___ Textblock ___

Vor Amors Pfeil ist niemand gefeit – doch was tun, wenn man bereits vergeben ist? Ein kurzer Augenblick reicht, um die gesamte Welt eines Menschen auf den Kopf zu stellen. Lisa Azuelos beschäftigt sich damit in ihrem neuen Film, welcher von Momentaufnahmen und Schlüsselszenen lebt.

Pierre (François Cluzet) ist seit 15 Jahren verheiratet und mit seiner Frau in eine Routine verfallen, doch der bodenständige Anwalt und Familienvater fällt aus allen Wolken als er die Schriftstellerin Elsa (Sophie Marceau) kennenlernt, und sein Leben dadurch ins Wanken gerät. Elsa geht es ebenso und verliebt sich Hals über Kopf in den vergebenen Mann, obwohl sie den Vorsatz hatte, nichts mit einem verheirateten Mann anzufangen. Aber Vorsätze werden gebrochen und so treffen die beiden immer wieder zufällig aufeinander, bis es ihnen unmöglich ist die Finger voneinander zu lassen und die Vorstellung mit der jeweils anderen Person zusammen zu sein lässt beide nicht mehr los.

Die Regisseurin Lisa Azuelos versteht ihr Handwerk. Originell werden die Sehnsüchte und Vorstellungen verpackt und auf die Leinwand gebracht. Die Hauptrollen hätte sie nicht besser besetzen können, denn sowohl Sophie Marceau als auch François Cluzet erwecken glaubhafte Figuren zum Leben. Azuelos hat mit Pierre und Elsa zwei Identifikationsfiguren geschaffen, denen man die Geschichte sofort abkauft, da die Chemie zwischen ihnen spürbar wird. Elsa repräsentiert die aufregende und verruchte Verführung, wodurch sie gleichsam Bedrohung für und leidenschaftliche Begierde zur Flucht von seiner routinierten Ehe ist. Die Regisseurin setzt vermehrt auf einprägsame Großaufnahmen, um dem Publikum ihre Gedanken nahe zu bringen und verständlich zu machen, was in den Herzen ihrer Protagonisten vor sich geht und den Bogen von flüchtiger Bekanntschaft hin zu prickelnder Liebe vollzieht.

___ Extrahierte Datensätze ___

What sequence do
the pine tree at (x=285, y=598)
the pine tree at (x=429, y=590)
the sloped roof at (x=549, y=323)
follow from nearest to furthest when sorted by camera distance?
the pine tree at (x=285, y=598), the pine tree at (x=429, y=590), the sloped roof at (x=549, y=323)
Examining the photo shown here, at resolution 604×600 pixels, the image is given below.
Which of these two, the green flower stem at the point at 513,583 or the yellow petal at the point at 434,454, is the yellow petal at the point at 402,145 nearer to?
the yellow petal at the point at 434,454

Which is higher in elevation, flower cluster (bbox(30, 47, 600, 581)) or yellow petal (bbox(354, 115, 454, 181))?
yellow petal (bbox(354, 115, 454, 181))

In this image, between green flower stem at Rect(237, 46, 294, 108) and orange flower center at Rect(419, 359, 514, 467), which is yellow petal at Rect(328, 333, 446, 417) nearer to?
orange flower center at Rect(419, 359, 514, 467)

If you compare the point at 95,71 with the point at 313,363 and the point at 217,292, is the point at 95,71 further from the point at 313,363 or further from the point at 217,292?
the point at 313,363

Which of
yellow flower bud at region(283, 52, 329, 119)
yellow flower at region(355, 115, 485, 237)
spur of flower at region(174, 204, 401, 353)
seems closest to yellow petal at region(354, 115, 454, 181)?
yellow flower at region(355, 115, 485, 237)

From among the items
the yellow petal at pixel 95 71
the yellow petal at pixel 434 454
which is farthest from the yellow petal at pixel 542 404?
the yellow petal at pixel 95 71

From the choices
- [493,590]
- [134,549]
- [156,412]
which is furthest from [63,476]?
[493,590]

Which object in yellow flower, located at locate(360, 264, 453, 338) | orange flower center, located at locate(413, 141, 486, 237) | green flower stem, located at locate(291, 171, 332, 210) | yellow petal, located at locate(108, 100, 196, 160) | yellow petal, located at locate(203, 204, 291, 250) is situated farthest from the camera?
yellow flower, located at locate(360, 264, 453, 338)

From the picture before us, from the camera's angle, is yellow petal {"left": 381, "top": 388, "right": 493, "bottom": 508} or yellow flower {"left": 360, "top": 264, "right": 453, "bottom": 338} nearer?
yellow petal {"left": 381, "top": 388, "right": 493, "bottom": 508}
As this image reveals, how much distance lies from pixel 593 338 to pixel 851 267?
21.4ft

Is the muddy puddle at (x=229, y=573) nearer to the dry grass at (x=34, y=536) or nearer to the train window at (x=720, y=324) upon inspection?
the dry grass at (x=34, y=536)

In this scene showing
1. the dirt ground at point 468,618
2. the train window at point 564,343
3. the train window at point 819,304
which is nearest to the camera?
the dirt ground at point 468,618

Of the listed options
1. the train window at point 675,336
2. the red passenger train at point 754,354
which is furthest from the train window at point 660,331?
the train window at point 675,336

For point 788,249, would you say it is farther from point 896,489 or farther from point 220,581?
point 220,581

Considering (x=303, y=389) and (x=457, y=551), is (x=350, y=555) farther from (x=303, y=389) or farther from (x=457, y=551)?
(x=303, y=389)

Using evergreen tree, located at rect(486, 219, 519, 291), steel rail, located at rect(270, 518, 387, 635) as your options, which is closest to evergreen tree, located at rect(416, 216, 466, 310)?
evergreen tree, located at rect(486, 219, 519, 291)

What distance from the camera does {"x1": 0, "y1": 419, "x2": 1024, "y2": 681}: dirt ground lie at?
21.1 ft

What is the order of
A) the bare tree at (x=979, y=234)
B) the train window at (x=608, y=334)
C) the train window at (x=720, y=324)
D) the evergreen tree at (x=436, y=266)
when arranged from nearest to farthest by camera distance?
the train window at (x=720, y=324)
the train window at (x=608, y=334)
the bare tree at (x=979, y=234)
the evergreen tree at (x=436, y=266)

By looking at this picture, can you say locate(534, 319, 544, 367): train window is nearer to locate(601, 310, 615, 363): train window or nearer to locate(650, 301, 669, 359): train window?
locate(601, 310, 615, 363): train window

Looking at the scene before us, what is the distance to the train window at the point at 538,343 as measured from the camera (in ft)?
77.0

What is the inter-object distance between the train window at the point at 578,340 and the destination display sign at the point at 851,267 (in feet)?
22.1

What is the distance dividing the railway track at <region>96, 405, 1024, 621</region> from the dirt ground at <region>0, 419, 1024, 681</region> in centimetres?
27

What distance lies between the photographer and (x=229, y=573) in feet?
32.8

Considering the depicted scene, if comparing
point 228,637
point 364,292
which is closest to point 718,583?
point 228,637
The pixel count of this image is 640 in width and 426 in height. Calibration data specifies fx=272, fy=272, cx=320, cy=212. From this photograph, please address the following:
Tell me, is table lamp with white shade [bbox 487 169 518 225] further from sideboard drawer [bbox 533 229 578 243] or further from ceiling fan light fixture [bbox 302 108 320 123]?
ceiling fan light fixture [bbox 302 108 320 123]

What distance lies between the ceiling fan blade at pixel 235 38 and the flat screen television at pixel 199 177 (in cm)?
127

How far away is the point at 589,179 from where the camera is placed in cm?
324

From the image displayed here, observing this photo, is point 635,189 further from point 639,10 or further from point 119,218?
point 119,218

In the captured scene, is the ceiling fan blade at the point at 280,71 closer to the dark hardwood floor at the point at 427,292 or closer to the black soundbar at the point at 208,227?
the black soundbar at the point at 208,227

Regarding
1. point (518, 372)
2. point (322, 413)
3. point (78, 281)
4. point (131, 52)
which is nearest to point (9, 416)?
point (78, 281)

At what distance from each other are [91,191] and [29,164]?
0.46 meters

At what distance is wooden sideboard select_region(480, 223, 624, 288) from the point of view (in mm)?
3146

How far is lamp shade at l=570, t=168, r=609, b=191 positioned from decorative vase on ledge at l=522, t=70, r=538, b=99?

___

**Aufgabenstellung 1**
Fasse den Text über Lisa Azuelos' Film in zwei Sätzen zusammen.
**Aufgabenstellung 2**
Liefere die Fortsetzung des Textes über Lisa Azuelos' Film im Anschluss an dessen letzten Satz.

**Lösung 1**
Der seit 15 Jahren verheiratete Anwalt Pierre verliebt sich in die Schriftstellerin Elsa, die sich trotz ihres Vorsatzes, nichts mit einem verheirateten Mann anzufangen, ebenfalls in ihn verliebt. Regisseurin Lisa Azuelos bringt die Sehnsüchte der beiden originell auf die Leinwand, Sophie Marceau und François Cluzet verkörpern glaubhafte Figuren, und einprägsame Großaufnahmen machen verständlich, was in den Protagonisten vorgeht.

**Lösung 2**
Cluzet beweist einmal mehr, warum er als einer der besten Schauspieler Frankreichs gilt. Er überzeugt nicht nur durch seinen Charme und sondern meistert auch die Herausforderung einer von ihm noch nie verkörperten Rolle. Hatte er bis Ein Augenblick Liebe nie das Objekt der Begierde zum Besten gegeben, kann er dies nun auch abhaken. Mit Sophie Marceau hatte Lisa Azuelos bereits in LOL (2008) zusammengearbeitet, und wusste somit, was sie von ihr erwarten konnte. Azuelos wagt sich aber auch auf gefährliches Terrain, indem sie nicht nur hinter, sondern auch vor der Kamera agiert und ihre erste schauspielerische Leistung als Pierres Ehefrau Anne zum Besten gibt, wodurch sie die Qualität der Schauspielerriege leider einen Dämpfer verpasst.

Ein Augenblick Liebe strotzt zwar nicht vor Einfallsreichtum, verwendet aber bekannte Stilmittel in gelungener Art und Weise. So unterhalten sich Pierre und Elsa gleich zu Beginn anstatt in Schuss-Gegenschuss, wie sonst üblich, zwar auch einander gegenüberstehend, doch wird Pierre’s Gesicht in einem Spiegel neben Elsa gezeigt, und abwechselnd mit Schärfe gearbeitet, um den Fokus auf die sprechende Person zu lenken. Fließende Übergänge von einer Szene zur nächsten werden durch den Einsatz von Match Cuts bewerkstelligt. Weiters arbeitet die Regisseurin auch gerne mit Inserts, um gleichzeitig abspielende Handlungen aufzuzeigen und die Aufmerksamkeit des Publikums zu wahren, und verzaubert mit wunderbaren Lichteffekten das Publikum.

Etwas Regen als Stimmungskatalysator sorgt zwischendurch zwar für kitschige Momente – immer wenn es romantisch sein soll wird ein bisschen Wasser verspritzt – dafür lässt jedoch der gelungene Wortwitz den Kitsch schnell wieder vergessen. Beim zweiten Treffen der Hauptfiguren spürt man bereits im musikalischen Unterton die bevorstehende Gefahr, in die sich beide begeben. Azuelos bedient sich der Musik auch dazu, um die Gefühle und Gedanken der Darsteller zu kommentieren und aufzuzeigen. So hören Pierre und Elsa das gleiche Lied, singen dazu, und verdeutlichen durch den Text ihre Gedanken und Gefühle für das Publikum, was bei Elsa zusätzlich durch ihr schriftstellerisches Treiben zu Tage tritt.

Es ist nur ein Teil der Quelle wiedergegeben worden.